Не доезжая Лукашей, он свернул в прогон и поехал к шохе проверить охрану зерна. Уже совсем стемнело. За лесом расползались кроваво-красные отсветы луны. Шоха – крыша на столбах – находилась на так называемых ближних полосах.

Петр позвал сторожа. Никто не ответил. Обходя кучу снопов, он споткнулся.

– В лоб хочешь, чтоб закатил? – спросил сиплый голос.

Снопы развалились, и, натягивая на глаза кепку, поднялся Журка. Петр усмехнулся, прислонил велосипед к снопу, сел и стал закуривать. Арсений тоже потянулся к портсигару. Молча закурили, молча накурились и молча заплевали окурки.

– Чего это тебе, председатель, не спится? – зевая, спросил Журка. – Все думаешь, как колхоз поднять?

– Думаю, Арсений, думаю.

– Шел бы домой, да и думал.

– Что это ты меня гонишь? – удивился Петр.

– Мне-то что, сиди. – Журка запахнул ватник и привалился к снопам, подобрав под себя ноги.

Петр прислушался. Кто-то ходил около шохи. Зашаркали резиновые галоши, и женский голос окликнул Журку. Петр узнал голос Ульяны… Она подошла и удивленно протянула:

– Да вас тут двое. Кто это?

Петр отвернулся. Ульяна приблизилась к нему, ахнула и, пятясь, прошептала:

– Петр Фаддеич…

Встреча была неожиданной. Петр растерялся, пробормотал что-то непонятное и быстро вышел из-под навеса.

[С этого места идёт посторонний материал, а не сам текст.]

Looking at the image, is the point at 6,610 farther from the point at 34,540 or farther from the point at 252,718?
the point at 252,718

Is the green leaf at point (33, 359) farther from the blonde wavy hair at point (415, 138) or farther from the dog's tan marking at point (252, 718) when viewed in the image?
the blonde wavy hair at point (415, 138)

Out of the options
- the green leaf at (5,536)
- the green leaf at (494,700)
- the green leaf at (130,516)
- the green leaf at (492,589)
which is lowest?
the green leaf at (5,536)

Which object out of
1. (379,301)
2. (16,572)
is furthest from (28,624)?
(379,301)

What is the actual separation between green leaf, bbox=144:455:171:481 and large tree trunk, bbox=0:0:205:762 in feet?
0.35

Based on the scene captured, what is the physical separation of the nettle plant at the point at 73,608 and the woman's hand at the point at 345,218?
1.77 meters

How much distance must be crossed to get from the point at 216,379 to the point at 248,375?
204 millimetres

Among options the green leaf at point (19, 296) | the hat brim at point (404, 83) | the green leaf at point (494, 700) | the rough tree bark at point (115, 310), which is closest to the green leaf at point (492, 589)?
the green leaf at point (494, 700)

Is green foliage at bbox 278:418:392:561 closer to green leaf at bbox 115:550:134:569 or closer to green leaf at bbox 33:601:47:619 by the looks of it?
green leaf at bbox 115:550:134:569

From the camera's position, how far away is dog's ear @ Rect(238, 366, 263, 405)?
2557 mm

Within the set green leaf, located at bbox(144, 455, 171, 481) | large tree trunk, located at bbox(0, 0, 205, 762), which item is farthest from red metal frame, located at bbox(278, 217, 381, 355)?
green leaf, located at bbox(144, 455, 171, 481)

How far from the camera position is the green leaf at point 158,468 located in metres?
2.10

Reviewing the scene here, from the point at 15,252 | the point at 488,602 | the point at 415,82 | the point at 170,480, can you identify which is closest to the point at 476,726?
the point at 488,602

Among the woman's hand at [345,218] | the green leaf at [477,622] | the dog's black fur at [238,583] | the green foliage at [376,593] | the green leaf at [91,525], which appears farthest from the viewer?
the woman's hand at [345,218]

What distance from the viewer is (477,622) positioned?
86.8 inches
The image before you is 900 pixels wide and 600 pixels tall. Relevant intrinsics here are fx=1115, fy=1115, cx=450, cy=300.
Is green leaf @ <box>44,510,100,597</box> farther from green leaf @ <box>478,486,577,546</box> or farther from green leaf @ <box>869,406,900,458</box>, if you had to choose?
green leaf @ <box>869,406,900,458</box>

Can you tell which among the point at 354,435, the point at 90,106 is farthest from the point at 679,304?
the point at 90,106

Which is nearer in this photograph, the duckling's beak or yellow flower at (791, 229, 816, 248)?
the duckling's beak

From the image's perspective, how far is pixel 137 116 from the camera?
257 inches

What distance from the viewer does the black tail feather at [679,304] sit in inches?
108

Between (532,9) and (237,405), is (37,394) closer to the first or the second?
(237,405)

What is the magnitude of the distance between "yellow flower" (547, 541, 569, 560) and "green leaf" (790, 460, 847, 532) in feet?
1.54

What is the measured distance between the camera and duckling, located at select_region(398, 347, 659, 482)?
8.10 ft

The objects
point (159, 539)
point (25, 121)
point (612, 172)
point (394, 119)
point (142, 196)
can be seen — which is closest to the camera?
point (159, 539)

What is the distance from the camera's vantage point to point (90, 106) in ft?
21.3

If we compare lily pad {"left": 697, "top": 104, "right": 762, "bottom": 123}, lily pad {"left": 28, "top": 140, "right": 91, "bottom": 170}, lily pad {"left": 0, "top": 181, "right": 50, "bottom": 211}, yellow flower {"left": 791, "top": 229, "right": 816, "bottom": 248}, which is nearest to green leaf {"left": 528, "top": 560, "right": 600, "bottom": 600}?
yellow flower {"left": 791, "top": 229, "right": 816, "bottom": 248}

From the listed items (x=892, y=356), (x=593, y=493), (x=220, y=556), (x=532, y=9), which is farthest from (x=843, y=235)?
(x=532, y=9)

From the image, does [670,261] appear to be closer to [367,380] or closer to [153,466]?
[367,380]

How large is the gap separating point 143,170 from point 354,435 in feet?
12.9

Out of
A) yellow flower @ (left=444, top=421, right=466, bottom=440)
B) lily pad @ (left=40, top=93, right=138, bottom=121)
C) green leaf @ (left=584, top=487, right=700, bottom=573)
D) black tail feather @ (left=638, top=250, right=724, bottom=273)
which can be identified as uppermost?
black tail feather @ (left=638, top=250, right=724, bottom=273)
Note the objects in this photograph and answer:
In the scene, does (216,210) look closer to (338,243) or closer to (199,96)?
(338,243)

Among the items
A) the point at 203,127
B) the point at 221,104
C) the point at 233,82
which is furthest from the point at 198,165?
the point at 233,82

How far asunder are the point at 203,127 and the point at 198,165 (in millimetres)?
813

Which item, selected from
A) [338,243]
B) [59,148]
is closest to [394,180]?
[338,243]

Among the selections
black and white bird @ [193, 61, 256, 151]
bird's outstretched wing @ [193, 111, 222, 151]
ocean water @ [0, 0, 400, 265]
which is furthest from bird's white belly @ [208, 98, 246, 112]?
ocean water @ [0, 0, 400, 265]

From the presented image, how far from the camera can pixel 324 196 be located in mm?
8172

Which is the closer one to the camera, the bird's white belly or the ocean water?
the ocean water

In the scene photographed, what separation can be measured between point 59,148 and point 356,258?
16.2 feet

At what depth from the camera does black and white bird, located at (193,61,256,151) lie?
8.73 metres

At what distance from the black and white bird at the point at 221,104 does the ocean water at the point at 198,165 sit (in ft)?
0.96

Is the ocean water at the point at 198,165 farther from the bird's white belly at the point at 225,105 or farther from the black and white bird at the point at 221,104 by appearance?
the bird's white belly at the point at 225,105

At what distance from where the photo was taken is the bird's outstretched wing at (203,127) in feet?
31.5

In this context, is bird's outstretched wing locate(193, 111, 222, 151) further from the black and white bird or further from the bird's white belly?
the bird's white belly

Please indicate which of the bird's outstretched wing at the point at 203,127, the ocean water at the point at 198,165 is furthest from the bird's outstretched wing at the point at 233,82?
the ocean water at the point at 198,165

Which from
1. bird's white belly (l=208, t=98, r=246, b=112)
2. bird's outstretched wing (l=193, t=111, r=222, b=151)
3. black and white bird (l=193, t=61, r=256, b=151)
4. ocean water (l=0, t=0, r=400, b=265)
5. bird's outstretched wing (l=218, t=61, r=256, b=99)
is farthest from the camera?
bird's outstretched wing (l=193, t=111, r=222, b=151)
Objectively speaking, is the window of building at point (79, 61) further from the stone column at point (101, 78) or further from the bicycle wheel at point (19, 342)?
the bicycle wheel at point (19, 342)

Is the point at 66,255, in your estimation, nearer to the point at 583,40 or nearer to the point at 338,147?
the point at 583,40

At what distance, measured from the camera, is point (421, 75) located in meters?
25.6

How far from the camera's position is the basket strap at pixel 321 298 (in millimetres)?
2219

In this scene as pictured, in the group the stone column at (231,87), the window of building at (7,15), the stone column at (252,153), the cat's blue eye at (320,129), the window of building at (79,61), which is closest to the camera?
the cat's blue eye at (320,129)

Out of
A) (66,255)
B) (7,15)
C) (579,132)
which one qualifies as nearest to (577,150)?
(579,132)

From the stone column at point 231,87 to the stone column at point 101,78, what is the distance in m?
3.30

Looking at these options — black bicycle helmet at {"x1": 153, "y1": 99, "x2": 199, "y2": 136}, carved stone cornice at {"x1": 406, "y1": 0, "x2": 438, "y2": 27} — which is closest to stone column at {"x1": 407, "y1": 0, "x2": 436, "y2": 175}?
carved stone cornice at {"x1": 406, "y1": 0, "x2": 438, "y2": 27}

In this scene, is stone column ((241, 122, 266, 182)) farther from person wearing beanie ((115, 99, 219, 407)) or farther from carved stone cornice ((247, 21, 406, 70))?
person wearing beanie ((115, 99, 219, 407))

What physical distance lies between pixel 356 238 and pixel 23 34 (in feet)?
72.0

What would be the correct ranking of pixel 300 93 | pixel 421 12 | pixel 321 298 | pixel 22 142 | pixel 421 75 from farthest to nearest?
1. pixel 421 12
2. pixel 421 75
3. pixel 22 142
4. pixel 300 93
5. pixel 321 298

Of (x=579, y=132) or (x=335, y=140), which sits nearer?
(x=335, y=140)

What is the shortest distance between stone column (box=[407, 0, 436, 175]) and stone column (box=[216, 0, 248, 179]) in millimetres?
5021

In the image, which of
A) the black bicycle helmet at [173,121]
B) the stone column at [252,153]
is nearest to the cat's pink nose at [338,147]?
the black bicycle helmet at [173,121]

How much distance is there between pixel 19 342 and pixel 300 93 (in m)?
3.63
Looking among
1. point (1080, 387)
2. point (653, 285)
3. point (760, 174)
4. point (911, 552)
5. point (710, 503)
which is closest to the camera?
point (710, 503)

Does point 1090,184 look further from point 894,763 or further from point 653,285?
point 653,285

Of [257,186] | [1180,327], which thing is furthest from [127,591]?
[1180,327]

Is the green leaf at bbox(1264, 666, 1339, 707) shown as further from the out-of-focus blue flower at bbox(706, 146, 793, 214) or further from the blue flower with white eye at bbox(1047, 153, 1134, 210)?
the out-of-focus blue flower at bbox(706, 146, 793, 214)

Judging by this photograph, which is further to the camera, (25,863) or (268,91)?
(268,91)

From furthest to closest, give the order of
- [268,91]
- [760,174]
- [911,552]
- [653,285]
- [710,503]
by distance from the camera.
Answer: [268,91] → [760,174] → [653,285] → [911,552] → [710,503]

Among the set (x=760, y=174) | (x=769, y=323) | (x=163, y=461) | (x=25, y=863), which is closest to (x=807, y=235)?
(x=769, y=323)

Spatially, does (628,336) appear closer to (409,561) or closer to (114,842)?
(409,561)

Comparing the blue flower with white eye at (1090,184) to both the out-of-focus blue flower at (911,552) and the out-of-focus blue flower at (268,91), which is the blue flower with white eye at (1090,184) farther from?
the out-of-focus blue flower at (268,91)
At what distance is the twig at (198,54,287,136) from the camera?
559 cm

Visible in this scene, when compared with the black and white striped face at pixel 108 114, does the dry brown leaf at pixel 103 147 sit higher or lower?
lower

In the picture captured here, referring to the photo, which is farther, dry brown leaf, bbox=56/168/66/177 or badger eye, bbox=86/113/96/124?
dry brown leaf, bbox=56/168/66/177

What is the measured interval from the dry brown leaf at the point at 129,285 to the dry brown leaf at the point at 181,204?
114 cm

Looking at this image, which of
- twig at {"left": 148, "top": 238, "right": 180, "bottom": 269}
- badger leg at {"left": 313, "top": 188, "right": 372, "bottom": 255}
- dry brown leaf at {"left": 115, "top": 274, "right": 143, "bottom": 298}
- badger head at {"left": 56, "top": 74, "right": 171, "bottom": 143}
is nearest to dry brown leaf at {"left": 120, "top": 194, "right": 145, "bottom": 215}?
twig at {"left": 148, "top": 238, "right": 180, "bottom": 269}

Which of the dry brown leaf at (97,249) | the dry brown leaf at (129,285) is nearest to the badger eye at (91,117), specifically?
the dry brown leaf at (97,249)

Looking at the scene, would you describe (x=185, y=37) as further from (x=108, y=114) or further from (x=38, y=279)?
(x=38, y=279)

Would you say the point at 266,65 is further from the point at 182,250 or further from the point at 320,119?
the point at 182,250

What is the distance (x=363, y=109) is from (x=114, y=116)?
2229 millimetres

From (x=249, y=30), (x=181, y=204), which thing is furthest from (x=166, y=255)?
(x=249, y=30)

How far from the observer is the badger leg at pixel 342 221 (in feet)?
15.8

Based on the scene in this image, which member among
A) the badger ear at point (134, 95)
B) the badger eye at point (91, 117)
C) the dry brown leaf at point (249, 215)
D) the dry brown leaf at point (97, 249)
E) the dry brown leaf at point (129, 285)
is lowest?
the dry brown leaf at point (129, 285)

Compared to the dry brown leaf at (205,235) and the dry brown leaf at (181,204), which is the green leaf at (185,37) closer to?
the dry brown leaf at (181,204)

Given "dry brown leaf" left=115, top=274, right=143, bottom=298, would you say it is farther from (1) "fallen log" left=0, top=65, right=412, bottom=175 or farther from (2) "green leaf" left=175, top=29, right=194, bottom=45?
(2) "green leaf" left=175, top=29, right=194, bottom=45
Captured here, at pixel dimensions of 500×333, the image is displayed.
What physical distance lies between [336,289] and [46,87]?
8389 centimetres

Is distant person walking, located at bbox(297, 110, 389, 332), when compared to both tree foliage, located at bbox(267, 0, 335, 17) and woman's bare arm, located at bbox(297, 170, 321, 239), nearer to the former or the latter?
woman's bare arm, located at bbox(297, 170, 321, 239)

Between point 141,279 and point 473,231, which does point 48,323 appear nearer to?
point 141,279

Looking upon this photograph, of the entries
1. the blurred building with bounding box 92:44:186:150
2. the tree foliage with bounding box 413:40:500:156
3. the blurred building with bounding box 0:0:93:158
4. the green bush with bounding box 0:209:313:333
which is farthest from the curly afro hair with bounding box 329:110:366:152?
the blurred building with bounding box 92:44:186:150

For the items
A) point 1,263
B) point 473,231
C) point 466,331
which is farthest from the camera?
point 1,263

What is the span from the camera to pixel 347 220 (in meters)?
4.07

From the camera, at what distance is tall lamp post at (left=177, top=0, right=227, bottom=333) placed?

– Петр Фаддеич! – позвала Ульяна.

Он пошел быстрее, но она догнала…

– Петр Фаддеич, – задыхаясь говорила Ульяна и, стараясь попасть в ногу, шла рядом. – Вы подумали, что я к нему пришла? Я только попросила его покараулить, пока домой бегала… Почему вы не верите мне? – Ульяна схватила председателя за рукав и заплакала: – Петр Фадде-е-е-ич…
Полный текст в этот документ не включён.